* _Data rows_:

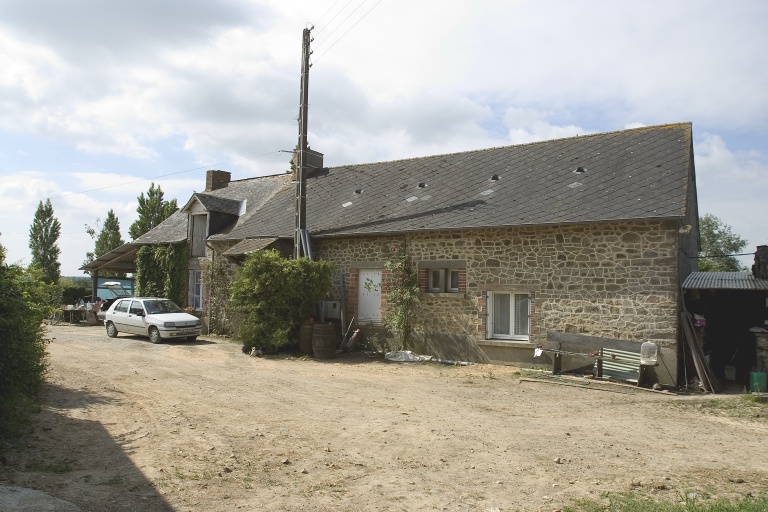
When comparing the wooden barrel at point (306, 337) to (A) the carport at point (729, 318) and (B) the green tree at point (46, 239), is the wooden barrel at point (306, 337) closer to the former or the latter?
(A) the carport at point (729, 318)

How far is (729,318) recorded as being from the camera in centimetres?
1407

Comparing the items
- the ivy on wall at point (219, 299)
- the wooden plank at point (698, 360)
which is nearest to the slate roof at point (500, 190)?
the ivy on wall at point (219, 299)

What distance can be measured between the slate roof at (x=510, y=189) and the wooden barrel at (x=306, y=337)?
8.83ft

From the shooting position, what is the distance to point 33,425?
692cm

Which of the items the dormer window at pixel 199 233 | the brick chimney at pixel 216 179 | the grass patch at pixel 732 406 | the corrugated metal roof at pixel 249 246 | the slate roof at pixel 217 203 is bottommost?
the grass patch at pixel 732 406

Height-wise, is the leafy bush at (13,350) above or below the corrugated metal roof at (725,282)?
below

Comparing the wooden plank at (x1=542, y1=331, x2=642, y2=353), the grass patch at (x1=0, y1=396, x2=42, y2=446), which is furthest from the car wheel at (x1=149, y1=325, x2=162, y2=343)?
the wooden plank at (x1=542, y1=331, x2=642, y2=353)

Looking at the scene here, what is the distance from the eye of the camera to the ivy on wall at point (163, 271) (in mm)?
21344

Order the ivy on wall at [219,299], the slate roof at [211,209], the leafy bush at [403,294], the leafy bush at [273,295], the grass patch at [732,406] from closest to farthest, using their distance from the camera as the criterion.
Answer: the grass patch at [732,406] < the leafy bush at [403,294] < the leafy bush at [273,295] < the ivy on wall at [219,299] < the slate roof at [211,209]

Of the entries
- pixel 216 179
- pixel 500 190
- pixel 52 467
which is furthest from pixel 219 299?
pixel 52 467

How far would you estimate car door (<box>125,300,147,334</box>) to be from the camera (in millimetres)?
17859

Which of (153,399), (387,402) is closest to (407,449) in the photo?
(387,402)

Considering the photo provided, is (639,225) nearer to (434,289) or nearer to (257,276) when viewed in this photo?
(434,289)

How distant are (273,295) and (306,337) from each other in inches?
55.3
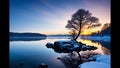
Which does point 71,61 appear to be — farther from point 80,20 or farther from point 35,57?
point 80,20

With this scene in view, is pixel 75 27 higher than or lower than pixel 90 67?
higher

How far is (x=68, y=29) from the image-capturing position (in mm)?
28828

* _Short problem_:
Drop the pictures, then reproduce exactly the lines from the one with "Height-wise, is the" through the final line of the listing.

* _Answer to the exercise_:
Height-wise, is the leafy bush at (13,350) above or below the corrugated metal roof at (725,282)?
below

Comparing the wooden plank at (x1=542, y1=331, x2=642, y2=353), the grass patch at (x1=0, y1=396, x2=42, y2=446), which is furthest from the car wheel at (x1=149, y1=325, x2=162, y2=343)?
the wooden plank at (x1=542, y1=331, x2=642, y2=353)

Looking at the scene here, what is the distance from the eye of the camera to the ivy on wall at point (163, 271) (in mm)?
21344

Order the ivy on wall at [219,299], the slate roof at [211,209], the leafy bush at [403,294], the leafy bush at [273,295], the grass patch at [732,406] from closest to farthest, using their distance from the camera as the criterion.
Answer: the grass patch at [732,406] < the leafy bush at [403,294] < the leafy bush at [273,295] < the ivy on wall at [219,299] < the slate roof at [211,209]

Of the entries
- pixel 216 179
- pixel 500 190
- pixel 52 467
which is furthest from pixel 219 299?
pixel 52 467

How far would you estimate car door (<box>125,300,147,334</box>) to be from the camera (in millimetres)?
17859

Which of (153,399), (387,402) is closest to (407,449) in the photo?
(387,402)

Considering the photo provided, is (639,225) nearer to (434,289) or nearer to (257,276) when viewed in this photo?
(434,289)

How distant are (273,295) and (306,337) from each other in inches?
55.3
Which does point 71,61 appear to be — farther from point 80,20 or farther from point 35,57?
point 80,20

With this scene in view, is pixel 75 27 higher than or lower than pixel 90 67?
higher

How far is (x=68, y=29) from the image-capturing position (in mm)?
28828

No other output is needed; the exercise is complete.